As Togi was rolling a roasted nut in the last of nems bread, Rrema looked over at nem and said, “Can we retreat to your room to talk for a bit?”

“Sure!” Togi said, only briefly glancing at the others.

Morik gave Rrema a hopeful look and asked, “Would you be up for helping me with part of my library afterward?”

Rrema gave yem a soft grimace and replied, “Maybe tomorrow. I need to fly home and get some actual sleep soon.”

Togi noticed `errke giving Sharwe a worried glance, but decided not to act on it yet. Sharwe saw rrems glance and only slightly tilted gems head in reassurance. If they were worried about what Rrema wanted to talk about, they’d wait for Togi or Rrema to fill them in later. If it was even relevant to anyone else.

Togi knew that Rrema frequently used Morik as a sounding board about their relationship, occasionally. Rrema and Morik shared the mutual interest in Morik’s library. But Morik was pretty good at talking about how Togi worked, even if Togi took pride in working to give people as few reasons as possible to wonder. A tight, hot, passionate thing like that which Rrema had with Togi would need emotional backup and a safe ear to vent to, regardless. It was probably better if Rrema vented to someone other than Togi’s sibling, but maybe Rrema could find someone like that later. And this was good for now.
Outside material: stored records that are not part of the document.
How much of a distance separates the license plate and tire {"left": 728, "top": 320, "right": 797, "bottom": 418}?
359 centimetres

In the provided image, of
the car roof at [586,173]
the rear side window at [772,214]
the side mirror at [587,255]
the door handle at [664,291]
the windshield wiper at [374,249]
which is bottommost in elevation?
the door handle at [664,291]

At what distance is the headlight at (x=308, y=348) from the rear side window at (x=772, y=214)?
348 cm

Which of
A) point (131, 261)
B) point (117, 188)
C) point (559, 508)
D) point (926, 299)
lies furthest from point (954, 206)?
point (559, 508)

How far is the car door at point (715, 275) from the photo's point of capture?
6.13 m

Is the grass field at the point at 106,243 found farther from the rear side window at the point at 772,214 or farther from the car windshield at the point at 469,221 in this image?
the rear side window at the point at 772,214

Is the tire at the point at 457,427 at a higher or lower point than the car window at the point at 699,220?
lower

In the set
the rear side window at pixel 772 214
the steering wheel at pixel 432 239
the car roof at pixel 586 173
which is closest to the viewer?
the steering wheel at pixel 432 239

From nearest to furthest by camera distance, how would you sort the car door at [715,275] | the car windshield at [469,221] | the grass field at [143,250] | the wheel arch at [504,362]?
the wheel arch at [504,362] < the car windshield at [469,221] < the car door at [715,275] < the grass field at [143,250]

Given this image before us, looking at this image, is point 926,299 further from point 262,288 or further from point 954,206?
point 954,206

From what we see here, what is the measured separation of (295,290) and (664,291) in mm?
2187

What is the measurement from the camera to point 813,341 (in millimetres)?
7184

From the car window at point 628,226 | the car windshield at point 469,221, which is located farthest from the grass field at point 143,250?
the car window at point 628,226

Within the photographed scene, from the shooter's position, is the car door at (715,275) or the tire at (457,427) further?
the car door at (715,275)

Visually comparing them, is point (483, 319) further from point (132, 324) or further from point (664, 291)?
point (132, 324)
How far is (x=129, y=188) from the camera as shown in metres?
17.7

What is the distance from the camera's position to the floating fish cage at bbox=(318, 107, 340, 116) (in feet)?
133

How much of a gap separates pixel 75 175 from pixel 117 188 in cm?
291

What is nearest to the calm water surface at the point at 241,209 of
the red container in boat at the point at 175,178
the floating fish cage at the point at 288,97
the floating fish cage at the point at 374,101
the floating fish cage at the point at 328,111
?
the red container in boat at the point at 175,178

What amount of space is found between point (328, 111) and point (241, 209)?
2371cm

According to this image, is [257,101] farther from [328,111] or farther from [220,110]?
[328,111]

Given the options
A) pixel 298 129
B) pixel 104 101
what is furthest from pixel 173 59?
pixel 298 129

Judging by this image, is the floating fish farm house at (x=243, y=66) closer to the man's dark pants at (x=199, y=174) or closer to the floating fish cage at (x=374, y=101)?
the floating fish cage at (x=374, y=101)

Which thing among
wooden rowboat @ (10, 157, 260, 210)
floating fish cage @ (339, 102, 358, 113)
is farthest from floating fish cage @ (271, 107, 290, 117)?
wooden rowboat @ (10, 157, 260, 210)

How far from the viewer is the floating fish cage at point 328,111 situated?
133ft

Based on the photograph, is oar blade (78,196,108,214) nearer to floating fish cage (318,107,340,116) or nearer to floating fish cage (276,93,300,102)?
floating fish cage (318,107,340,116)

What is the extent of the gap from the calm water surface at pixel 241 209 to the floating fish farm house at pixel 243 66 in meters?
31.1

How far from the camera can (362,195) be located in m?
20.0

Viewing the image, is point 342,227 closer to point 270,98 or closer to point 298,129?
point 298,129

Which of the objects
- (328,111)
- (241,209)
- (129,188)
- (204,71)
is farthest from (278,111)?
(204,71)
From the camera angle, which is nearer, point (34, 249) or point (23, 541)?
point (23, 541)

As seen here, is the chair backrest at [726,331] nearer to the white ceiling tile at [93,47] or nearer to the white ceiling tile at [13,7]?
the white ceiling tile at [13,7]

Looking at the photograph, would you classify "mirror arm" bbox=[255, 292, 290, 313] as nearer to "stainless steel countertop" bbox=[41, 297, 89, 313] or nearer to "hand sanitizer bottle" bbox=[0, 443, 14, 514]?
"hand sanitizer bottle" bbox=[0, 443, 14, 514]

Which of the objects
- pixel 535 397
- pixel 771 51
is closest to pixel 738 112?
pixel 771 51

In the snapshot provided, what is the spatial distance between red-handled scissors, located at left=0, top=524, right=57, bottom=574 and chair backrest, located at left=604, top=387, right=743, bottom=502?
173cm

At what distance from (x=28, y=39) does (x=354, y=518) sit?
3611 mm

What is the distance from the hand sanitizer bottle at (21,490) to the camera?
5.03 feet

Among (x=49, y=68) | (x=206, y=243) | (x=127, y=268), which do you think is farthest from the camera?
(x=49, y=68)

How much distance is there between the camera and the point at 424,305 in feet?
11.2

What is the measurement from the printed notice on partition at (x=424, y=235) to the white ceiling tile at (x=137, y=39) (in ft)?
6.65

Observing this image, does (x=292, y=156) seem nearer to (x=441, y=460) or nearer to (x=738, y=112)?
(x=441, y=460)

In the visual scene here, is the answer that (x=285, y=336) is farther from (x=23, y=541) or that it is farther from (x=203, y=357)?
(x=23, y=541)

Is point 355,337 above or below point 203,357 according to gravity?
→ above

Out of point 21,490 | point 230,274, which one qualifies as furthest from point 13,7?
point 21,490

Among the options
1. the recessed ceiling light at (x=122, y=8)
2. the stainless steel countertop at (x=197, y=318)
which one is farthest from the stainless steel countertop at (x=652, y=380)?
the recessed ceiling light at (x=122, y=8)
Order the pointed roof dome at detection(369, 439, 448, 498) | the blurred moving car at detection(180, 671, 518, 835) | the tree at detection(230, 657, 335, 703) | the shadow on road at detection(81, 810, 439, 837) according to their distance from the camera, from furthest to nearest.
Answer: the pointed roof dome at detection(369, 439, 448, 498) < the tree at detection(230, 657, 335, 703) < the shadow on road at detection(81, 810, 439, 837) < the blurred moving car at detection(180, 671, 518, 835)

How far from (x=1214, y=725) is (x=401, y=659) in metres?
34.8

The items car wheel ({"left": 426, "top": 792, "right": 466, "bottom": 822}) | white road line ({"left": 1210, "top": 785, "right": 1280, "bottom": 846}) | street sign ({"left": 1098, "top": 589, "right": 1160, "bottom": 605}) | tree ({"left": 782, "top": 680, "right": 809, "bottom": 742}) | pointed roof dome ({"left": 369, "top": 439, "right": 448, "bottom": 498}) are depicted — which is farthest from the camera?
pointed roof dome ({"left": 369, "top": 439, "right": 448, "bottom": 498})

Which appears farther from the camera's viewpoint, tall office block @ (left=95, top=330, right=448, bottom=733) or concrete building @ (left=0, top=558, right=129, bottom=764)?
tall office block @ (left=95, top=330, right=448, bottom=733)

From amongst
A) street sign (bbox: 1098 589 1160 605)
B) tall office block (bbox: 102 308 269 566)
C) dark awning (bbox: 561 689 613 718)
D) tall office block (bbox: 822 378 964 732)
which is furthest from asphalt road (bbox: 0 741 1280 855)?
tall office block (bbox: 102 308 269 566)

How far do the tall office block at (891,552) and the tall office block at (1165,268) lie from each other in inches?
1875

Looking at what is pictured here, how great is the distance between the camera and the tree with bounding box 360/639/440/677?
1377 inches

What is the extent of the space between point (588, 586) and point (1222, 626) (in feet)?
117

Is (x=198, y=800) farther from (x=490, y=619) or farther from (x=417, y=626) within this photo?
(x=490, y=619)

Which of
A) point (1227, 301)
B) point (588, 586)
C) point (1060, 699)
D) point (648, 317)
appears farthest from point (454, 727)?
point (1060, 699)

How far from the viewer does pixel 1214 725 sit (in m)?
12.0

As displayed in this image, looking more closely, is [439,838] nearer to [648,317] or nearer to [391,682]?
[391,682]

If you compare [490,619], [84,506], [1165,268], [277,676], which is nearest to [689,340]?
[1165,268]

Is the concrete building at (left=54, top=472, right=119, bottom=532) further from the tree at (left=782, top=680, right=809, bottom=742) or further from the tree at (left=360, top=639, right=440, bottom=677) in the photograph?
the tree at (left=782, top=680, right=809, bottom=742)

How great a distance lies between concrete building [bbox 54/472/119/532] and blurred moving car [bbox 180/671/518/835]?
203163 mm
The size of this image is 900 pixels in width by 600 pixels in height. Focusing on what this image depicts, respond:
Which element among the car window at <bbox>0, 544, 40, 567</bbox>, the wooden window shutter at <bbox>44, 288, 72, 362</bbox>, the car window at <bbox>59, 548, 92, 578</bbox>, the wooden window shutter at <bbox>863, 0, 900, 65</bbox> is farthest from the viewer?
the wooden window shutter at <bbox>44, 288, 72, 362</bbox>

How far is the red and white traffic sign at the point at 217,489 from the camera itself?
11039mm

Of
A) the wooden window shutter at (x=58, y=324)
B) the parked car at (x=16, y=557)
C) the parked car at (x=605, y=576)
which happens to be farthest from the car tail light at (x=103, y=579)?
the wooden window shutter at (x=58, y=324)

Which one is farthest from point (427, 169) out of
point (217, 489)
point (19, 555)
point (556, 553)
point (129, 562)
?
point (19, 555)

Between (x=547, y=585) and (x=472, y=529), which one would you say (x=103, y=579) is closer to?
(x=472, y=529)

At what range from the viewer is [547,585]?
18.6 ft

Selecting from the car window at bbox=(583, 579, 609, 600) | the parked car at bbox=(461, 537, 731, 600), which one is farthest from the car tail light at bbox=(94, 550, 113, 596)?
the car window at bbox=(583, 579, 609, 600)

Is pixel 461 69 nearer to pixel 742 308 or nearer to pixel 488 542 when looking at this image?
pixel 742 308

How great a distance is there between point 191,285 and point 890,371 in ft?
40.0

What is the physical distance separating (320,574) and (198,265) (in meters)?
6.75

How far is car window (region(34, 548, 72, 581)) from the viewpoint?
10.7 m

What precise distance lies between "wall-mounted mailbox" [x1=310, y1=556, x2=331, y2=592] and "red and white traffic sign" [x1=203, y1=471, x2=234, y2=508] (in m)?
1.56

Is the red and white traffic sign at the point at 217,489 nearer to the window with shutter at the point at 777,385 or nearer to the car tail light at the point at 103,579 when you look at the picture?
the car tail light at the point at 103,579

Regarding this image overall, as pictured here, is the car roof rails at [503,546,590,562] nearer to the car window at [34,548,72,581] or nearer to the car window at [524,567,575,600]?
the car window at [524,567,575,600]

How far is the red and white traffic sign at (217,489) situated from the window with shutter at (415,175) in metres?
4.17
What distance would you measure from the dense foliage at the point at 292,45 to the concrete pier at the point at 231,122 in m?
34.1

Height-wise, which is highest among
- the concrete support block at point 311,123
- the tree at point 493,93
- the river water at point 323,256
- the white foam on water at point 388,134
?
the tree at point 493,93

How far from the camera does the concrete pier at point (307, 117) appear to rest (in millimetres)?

And Rrema rarely had much to say about anyone else in the household, as far as Togi knew. So, if wem was coming to nem to talk, it was either about their relationship or it was about something going on outside their family. And Togi was guessing it was the latter. Mostly. Morik’s interest in the murder was throwing things a bit off kilter, though.

Anyway, the others had completed their investigation planning before dinner, adding a few preliminary annotations to the case file with only their three names on them, so they could talk to Rrema about lighter things during the meal. Including the integrative garden. All in all, it had worked out pretty nicely.

But Rrema had been subtly unsettled since getting back from wems walk, like wem was suppressing something wem wanted to talk about. So Togi had been half expecting a request like this.

Togi popped the breaded nut into nems mouth, chewed it a bit before swallowing, and then drank the rest of nems migoa soup. Taking nems dishes to the kitchen to be sterilized in the maker, Togi said, “That was so wonderful. Thank you! Let me know when the rest of you are done eating, and I’ll come out and put the food away and take care of everything else.”

“No worries,” Sharwe said.

Rrema excused wemself and followed Togi to the kitchen. Then the both of them wandered to nems room.

When the door had closed behind them, Rrema said to Togi, “Nir followed me on my walk, at a distance. But wouldn’t approach, wouldn’t pass, wouldn’t talk, and I had to fly back to lose hem. I don’t know what to do about it.”